Von Hans-Martin Lohmann | 06.05.2006
    Den größten Teil seines Lebens verbrachte Sigmund Freud in Wien, wo er als niedergelassener Nervenarzt die Grundzüge dessen entwickelte, was unter dem Namen Psychoanalyse Karriere machen und Weltruhm erlangen sollte. Ein Jahr vor seinem Tod, 1938, wurde er aus der Stadt, der er in einer Art Hassliebe verbunden war und die er einmal sogar als "Gefängnis" bezeichnet hatte, auf Grund der politischen Verhältnisse und weil er Jude war vertrieben.

    "Im Alter von 82 Jahren verließ ich infolge der deutschen Invasion mein Heim in Wien und kam nach England, wo ich mein Leben in Freiheit zu enden hoffe. My name is Sigmund Freud."

    Die Geburtsstunde der Psychoanalyse schlug im Jahr 1900, als Freud sein bahnbrechendes Werk "Die Traumdeutung" veröffentlichte. In diesem Grundlagenwerk der Psychoanalyse entfaltete Freud die wesentlichen Elemente einer Theorie des Unbewussten, die davon ausgeht, dass der Mensch trotz aller erworbenen Bewusstheit und Rationalität ein wünschendes und fantasierendes Tier ist, das immer dann zum Vorschein kommt, wenn äußere Zensur- und Verbotsschranken aufgehoben sind - zum Beispiel im Traum. Träumend darf all das gedacht, gesagt und agiert werden, was im Wachzustand den Anforderungen des Realitätsprinzips zum Opfer fällt. Auch mit seinen folgenden Veröffentlichungen, "Zur Psychopathologie des Alltagslebens" von 1901 und "Der Witz und seine Beziehung zum unbewussten" von 1905, blieb Freud konsequent auf dieser Spur. Ähnlich wie der Traum, so sein Postulat, verraten auch die unscheinbaren Fehlleistungen im Alltag ebenso wie der gelungene Witz etwas von dem, was das wünschende und fantasierende Tier namens Mensch umtreibt.

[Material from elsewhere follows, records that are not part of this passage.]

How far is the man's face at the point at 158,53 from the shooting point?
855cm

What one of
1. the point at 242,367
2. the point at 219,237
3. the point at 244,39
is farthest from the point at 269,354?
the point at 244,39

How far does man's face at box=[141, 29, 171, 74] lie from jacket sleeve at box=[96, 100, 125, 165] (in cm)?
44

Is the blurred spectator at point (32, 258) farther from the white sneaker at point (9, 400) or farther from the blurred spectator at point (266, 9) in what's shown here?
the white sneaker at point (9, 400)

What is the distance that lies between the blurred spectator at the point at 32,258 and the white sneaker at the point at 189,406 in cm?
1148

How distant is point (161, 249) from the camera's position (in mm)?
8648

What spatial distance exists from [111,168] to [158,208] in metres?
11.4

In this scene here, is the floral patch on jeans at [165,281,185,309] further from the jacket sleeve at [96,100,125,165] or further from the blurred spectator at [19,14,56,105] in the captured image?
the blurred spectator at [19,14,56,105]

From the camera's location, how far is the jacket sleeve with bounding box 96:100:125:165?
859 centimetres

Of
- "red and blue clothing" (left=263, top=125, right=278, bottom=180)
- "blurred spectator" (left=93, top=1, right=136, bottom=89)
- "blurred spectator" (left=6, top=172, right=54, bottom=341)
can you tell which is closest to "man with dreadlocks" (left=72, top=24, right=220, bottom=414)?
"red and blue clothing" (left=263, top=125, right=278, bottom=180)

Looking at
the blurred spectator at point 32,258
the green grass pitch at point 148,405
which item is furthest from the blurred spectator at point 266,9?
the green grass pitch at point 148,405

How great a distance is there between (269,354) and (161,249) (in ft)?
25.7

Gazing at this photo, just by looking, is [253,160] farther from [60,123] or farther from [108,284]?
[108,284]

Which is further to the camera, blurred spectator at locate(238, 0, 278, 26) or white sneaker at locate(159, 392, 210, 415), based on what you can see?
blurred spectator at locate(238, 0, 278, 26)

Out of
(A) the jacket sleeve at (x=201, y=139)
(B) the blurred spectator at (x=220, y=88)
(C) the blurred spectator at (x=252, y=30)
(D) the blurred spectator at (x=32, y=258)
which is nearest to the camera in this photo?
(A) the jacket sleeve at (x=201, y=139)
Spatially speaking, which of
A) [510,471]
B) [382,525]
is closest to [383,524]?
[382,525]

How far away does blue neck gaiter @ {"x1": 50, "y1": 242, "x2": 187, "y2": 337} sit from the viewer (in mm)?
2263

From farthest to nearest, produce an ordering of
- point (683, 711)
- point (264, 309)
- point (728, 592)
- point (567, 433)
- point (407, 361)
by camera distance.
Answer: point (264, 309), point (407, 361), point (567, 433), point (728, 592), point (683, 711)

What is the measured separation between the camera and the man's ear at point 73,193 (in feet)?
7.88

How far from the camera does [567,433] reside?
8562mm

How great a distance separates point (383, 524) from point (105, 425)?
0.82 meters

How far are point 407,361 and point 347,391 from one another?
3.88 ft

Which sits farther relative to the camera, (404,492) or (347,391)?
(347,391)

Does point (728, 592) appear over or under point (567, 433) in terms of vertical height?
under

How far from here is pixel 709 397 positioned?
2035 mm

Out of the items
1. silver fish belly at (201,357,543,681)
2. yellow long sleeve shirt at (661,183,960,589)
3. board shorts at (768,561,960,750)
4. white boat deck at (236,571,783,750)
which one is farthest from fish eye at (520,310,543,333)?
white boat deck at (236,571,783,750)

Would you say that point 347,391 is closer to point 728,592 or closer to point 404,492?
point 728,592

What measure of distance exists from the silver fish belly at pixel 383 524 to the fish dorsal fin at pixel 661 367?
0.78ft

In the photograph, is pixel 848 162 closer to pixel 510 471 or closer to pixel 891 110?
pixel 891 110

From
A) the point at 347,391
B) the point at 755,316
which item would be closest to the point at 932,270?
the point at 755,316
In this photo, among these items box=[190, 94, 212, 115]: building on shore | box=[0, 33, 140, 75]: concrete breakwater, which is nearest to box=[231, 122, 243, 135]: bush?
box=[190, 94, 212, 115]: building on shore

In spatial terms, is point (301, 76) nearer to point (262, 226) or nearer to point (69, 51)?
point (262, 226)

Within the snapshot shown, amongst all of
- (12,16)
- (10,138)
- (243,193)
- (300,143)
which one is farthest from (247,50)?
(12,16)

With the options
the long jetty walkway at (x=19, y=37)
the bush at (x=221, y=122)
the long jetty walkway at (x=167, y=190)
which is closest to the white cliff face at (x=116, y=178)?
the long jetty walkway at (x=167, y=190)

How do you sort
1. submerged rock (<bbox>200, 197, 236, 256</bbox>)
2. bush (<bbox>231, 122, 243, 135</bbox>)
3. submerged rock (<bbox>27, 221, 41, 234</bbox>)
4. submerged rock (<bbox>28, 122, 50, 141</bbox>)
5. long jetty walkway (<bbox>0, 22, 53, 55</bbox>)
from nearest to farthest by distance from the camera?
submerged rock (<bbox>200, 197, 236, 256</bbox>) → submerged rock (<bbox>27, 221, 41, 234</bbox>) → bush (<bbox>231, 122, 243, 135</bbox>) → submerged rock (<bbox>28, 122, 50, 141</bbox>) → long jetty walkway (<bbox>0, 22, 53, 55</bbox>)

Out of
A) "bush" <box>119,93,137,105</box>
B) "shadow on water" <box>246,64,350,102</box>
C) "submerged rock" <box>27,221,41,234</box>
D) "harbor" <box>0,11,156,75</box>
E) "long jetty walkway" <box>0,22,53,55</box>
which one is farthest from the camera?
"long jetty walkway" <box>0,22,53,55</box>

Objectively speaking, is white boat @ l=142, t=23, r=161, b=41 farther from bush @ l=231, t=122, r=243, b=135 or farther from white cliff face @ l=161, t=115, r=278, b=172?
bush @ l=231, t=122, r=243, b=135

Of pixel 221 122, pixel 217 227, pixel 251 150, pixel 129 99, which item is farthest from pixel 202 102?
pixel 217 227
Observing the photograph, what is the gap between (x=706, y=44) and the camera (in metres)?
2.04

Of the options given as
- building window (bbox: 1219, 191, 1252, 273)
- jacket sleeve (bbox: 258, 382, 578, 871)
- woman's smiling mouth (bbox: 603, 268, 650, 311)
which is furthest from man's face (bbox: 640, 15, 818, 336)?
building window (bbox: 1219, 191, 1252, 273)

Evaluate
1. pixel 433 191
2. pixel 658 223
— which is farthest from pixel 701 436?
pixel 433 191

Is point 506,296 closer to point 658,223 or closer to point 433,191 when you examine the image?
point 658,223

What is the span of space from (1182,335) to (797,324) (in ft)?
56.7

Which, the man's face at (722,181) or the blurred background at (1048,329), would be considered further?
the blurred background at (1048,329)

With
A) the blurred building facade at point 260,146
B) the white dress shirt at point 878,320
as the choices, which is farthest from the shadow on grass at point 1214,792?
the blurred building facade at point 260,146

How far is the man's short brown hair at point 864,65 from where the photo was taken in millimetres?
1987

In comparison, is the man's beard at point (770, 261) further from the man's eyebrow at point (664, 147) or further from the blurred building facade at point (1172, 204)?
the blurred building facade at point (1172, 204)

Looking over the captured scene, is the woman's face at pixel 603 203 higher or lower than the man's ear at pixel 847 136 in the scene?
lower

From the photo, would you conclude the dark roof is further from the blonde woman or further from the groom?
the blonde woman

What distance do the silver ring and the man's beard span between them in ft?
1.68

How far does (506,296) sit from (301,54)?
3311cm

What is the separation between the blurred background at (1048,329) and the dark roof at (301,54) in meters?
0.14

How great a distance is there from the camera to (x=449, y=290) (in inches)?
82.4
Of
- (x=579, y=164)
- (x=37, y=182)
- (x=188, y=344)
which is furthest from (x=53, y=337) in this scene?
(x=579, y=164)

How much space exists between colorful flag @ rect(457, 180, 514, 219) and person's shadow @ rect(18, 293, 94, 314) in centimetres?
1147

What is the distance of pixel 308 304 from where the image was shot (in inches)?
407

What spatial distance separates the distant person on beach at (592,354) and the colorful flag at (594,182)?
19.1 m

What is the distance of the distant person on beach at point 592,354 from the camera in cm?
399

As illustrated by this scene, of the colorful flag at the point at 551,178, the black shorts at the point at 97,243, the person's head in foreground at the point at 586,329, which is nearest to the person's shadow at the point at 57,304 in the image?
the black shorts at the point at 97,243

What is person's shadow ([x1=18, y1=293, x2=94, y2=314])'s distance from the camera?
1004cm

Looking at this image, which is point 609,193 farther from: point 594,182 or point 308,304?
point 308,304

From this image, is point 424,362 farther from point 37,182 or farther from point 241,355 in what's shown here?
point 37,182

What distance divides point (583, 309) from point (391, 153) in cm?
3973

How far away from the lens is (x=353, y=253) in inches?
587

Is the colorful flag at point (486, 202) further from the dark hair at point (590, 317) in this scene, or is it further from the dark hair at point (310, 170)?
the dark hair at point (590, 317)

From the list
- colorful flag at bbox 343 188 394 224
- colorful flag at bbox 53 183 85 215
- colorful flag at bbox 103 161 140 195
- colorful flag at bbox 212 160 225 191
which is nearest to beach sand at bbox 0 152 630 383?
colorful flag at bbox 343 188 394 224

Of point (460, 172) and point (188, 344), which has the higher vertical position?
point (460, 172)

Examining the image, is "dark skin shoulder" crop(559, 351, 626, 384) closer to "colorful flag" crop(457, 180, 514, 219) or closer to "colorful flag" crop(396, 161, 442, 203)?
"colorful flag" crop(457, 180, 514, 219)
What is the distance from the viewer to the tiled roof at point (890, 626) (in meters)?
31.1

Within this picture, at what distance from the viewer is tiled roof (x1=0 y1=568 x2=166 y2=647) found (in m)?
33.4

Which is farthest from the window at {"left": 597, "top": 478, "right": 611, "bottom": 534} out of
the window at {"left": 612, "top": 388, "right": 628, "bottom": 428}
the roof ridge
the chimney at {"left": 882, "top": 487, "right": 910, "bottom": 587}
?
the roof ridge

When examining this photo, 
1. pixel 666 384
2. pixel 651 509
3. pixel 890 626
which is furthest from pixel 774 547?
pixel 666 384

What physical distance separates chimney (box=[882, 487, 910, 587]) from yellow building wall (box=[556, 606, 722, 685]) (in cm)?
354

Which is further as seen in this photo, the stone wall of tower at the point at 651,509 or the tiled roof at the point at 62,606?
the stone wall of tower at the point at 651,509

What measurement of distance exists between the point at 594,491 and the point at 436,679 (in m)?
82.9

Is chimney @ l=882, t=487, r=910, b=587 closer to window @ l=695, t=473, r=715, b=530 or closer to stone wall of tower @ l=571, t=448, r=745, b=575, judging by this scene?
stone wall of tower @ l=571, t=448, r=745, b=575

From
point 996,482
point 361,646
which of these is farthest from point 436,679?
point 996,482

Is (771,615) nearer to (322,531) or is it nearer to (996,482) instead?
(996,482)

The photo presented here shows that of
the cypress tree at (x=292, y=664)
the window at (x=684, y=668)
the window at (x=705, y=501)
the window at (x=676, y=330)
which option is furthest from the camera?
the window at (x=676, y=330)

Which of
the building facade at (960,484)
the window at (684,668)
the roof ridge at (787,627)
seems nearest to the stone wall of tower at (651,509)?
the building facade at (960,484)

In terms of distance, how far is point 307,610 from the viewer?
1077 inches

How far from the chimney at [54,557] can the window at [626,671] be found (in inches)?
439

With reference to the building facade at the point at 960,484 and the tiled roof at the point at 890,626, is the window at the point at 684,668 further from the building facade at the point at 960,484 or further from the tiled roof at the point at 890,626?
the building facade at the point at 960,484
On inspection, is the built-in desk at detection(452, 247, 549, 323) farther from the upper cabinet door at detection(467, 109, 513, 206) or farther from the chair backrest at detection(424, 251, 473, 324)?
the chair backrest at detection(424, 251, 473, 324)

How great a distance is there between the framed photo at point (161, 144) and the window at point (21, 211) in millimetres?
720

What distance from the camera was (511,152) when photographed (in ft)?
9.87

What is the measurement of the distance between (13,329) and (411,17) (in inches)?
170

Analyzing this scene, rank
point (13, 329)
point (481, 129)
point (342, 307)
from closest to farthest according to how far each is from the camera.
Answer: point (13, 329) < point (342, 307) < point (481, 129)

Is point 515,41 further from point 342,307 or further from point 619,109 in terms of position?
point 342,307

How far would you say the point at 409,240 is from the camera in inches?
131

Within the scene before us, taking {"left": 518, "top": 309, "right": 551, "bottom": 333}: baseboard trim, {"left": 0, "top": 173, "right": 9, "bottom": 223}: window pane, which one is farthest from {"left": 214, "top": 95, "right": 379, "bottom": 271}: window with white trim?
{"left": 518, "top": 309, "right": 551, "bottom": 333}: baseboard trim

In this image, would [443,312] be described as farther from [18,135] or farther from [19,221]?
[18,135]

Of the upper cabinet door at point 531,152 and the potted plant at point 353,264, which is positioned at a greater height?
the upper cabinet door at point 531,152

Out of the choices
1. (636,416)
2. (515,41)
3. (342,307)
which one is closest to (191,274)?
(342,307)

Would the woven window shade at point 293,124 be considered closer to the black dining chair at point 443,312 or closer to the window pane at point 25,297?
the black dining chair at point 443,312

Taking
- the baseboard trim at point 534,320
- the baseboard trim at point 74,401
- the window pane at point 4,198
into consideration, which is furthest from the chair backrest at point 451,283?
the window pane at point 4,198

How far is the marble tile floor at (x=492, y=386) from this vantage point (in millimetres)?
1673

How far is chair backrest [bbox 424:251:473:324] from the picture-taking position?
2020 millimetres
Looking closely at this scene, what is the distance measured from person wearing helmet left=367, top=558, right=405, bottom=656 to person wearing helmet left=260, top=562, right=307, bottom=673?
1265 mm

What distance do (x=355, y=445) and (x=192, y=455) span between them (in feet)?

    In den 1905 publizierten "Drei Abhandlungen zur Sexualtheorie" konnte Freud nachweisen, dass bereits beim Kind leibliche und psychische Bedürfnisse virulent sind, die man als sexuell bezeichnen muss, womit er massiv gegen die Vorstellung vom sexuell "unschuldigen Kind" - ein Lieblingsgedanke des bürgerlichen 19. Jahrhunderts - vorging. Mit seinen revolutionären Neuerungen erwarb sich Freud freilich nicht nur Anhänger, sondern auch einflussreiche Gegner vor allem in ärztlichen Kreisen: Noch 1910 dekretierte der Geheime Medizinalrat Wilhelm Weygandt: Freuds Lehre sei eine "Sache der Polizei".

    Die eigentliche und bleibende Leistung Freuds liegt wahrscheinlich darin, dass er die Wissenschaft vom Unbewussten nicht auf den ärztlich-klinischen Aspekt beschränkte, sondern sie auf die Erkenntnis und Durchdringung allgemeiner kulturell-gesellschaftlicher Phänomene ausdehnte. Schriften wie "Totem und Tabu", "Massenpsychologie und Ich-Analyse" und "Das Unbehagen in der Kultur", um nur die wichtigsten zu nennen, legen in großartig eindringlicher Weise Zeugnis davon ab, dass die menschliche Kultur auf seelischen Einstellungen beruht, die - mehr, als uns manchmal lieb sein kann - von unbewussten Dispositionen zu Aggression und Selbstzerstörung beeinflusst sind. Allerdings hat Freud bei allem wachsenden Interesse an Fragen des kulturellen Lebens und Überlebens die Herkunft der Psychoanalyse aus der ärztlichen Tätigkeit nie verleugnet. Kurz vor seinem Tod im Londoner Exil wies er noch einmal mit Nachdruck auf den "Mutterboden" hin, dem die Psychoanalyse entstammt:

    "Ich begann meine berufliche Laufbahn als Neurologe, der seinen neurotischen Patienten zu helfen versuchte. Angeregt von einem älteren Freund, entdeckte ich einige bedeutsame neue Fakten über das Unbewusste in unserem Leben, die Rolle der Triebkräfte und so weiter. Aus diesen Erkenntnissen heraus erwuchs eine neue Wissenschaft, die Psychoanalyse, als Teil der Psychologie und als neue Behandlungsmethode für Neurosen."

    Auch knapp 70 Jahre nach seinem Tod wird über Freud heftig diskutiert und gestritten. Einerseits gerät die psychoanalytische Behandlungsmethode, die nicht auf schnelle Symptomheilung, sondern auf Einsicht und Stärkung des Ich zielt, immer wieder ins Visier der Kostensparer im Gesundheitswesen, indem man ihr mangelnde Effizienz vorwirft. Auf der anderen Seite entdeckt etwa die moderne Neurowissenschaft überraschende Übereinstimmungen mit zentralen Annahmen der Psychoanalyse und bestätigt damit eindrucksvoll deren innovatives Potenzial.

    Aber wie immer auch über Freud jetzt und in Zukunft debattiert wird: Ohne ihn und sein Werk wären wir, um ein Wort des Schriftstellers Botho Strauß zu variieren, auf Anhieb dümmer.